▸ **SOURCE DATA**:

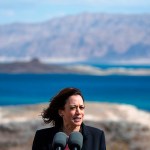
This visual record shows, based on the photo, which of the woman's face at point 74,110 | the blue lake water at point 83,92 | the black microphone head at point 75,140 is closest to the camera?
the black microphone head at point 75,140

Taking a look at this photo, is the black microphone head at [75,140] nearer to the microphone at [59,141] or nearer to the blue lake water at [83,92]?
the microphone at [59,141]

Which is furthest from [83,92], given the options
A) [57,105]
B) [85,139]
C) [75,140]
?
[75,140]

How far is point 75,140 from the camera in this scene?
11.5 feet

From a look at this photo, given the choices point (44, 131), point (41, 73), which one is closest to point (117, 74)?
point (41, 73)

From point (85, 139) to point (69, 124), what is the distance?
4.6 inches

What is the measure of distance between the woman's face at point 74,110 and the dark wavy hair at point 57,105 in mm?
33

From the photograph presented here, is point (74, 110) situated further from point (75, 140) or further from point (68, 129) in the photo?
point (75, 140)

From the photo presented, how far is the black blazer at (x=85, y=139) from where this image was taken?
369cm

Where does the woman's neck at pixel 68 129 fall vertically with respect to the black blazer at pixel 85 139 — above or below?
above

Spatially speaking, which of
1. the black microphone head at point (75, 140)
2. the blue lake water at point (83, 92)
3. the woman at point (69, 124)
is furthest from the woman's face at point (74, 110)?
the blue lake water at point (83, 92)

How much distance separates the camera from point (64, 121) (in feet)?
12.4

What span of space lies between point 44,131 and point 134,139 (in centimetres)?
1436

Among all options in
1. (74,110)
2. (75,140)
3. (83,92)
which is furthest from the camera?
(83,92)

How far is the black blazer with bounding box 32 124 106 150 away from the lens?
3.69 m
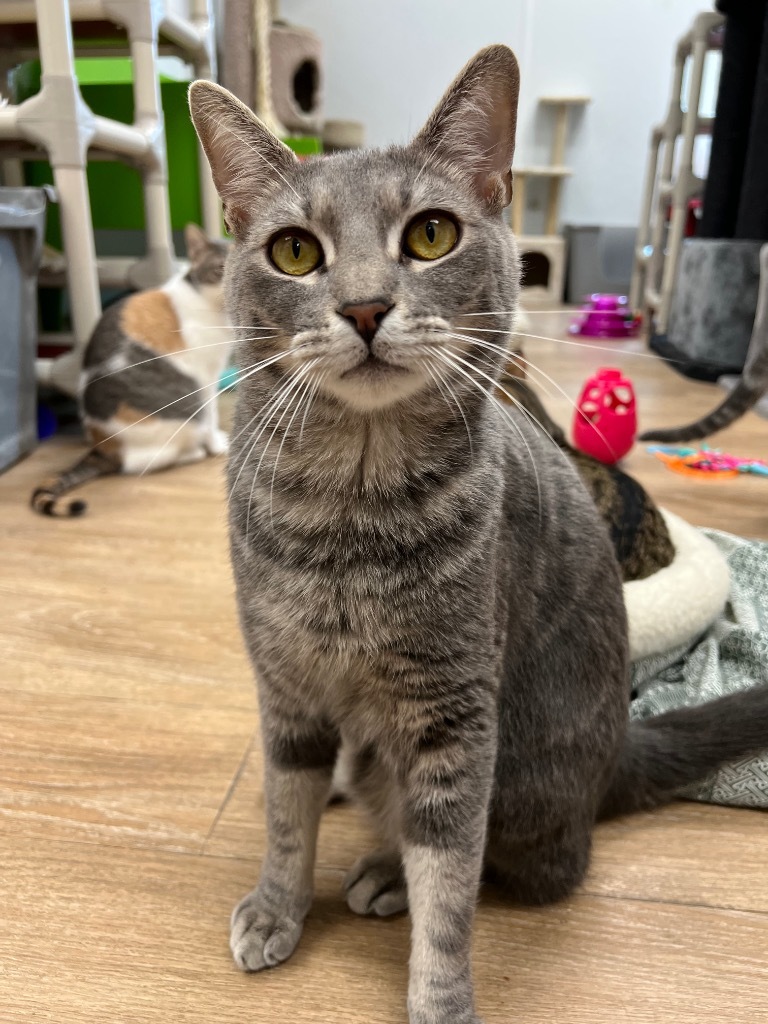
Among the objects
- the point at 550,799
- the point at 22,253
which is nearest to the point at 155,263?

--

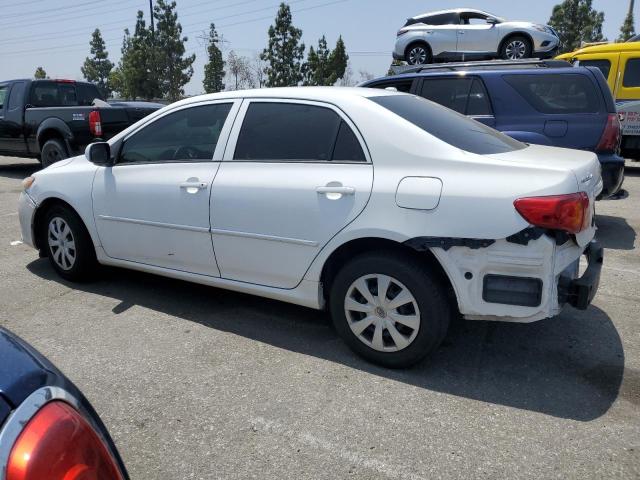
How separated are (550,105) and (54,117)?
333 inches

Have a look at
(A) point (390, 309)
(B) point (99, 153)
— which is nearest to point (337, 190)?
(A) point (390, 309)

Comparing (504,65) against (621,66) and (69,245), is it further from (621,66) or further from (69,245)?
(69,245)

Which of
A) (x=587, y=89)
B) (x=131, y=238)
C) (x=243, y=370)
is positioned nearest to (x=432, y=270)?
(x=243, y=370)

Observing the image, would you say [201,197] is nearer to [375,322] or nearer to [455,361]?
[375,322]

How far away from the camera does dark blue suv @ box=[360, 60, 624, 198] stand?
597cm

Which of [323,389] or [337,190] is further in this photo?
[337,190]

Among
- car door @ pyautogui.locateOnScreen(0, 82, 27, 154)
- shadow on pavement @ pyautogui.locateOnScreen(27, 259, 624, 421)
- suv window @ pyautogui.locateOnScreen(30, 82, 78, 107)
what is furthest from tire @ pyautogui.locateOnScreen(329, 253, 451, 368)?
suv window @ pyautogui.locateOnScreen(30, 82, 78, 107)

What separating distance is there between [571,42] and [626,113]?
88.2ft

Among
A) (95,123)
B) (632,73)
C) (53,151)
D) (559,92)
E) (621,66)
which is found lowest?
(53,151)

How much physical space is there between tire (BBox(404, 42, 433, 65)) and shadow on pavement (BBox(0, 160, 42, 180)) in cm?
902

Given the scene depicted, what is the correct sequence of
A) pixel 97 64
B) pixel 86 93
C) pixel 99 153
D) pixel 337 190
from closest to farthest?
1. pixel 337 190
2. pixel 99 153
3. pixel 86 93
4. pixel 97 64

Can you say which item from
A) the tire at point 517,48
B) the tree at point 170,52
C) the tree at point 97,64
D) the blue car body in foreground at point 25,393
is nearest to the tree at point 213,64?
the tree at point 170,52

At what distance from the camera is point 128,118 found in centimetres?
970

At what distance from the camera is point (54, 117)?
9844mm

▸ **JOB**: Gather every line of the material above that contains the word "nearest", and copy each one without changes.

▸ **TASK OUTPUT**:
which is nearest to the point at 155,263?
— which is nearest to point (337, 190)?
is positioned nearest to (x=432, y=270)?
is nearest to the tree at point 213,64?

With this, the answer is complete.